Record extracts

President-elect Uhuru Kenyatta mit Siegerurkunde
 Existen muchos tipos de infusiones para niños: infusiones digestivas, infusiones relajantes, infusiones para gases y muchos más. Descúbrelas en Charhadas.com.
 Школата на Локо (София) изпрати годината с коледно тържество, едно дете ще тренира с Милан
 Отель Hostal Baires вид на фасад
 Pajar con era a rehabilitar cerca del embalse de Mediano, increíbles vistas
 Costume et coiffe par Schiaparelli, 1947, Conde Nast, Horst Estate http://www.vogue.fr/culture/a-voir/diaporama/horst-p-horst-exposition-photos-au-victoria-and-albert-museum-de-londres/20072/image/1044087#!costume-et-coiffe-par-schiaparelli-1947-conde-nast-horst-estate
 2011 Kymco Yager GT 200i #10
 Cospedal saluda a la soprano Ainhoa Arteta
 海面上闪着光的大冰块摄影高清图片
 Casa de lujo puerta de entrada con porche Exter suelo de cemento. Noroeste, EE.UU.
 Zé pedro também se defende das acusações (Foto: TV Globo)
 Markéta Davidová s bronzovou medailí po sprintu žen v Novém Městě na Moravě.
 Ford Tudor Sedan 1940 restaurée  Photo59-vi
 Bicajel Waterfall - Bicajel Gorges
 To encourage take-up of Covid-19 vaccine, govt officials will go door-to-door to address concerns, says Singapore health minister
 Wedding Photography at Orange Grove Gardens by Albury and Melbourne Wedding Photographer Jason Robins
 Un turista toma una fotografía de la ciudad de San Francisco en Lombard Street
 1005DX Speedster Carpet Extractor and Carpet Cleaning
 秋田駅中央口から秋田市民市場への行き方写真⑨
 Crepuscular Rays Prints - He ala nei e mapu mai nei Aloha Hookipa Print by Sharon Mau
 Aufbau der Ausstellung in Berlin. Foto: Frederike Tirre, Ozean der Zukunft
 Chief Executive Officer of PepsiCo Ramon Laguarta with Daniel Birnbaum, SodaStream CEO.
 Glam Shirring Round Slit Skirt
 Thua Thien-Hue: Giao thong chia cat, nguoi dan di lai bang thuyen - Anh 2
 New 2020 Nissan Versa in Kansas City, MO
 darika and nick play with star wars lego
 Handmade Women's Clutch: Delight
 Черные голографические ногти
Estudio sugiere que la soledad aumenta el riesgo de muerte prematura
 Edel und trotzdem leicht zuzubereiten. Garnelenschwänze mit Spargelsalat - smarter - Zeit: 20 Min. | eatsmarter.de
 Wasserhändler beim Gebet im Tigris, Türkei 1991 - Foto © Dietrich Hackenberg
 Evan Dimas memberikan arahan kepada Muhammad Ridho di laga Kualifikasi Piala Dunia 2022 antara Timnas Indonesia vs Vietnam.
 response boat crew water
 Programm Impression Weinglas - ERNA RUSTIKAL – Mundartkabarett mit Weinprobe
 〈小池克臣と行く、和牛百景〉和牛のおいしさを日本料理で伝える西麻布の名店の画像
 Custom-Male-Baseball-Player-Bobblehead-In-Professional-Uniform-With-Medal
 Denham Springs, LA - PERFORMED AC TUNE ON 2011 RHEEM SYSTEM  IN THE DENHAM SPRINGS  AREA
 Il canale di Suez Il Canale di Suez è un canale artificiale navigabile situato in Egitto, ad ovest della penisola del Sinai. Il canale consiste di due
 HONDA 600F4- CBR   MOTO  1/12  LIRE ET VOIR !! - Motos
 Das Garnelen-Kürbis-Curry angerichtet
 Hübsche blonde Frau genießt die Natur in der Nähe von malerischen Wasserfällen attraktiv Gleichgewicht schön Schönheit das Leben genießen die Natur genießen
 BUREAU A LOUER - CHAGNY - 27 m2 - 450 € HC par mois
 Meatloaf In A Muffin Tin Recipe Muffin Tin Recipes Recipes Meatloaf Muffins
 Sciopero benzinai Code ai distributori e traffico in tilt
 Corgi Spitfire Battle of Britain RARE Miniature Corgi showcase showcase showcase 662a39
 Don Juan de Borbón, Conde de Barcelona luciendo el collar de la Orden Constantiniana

What is required
Word for word, restate the data above from its first line down to and including the line with "Pajar con era".

Your response
President-elect Uhuru Kenyatta mit Siegerurkunde
 Existen muchos tipos de infusiones para niños: infusiones digestivas, infusiones relajantes, infusiones para gases y muchos más. Descúbrelas en Charhadas.com.
 Школата на Локо (София) изпрати годината с коледно тържество, едно дете ще тренира с Милан
 Отель Hostal Baires вид на фасад
 Pajar con era a rehabilitar cerca del embalse de Mediano, increíbles vistas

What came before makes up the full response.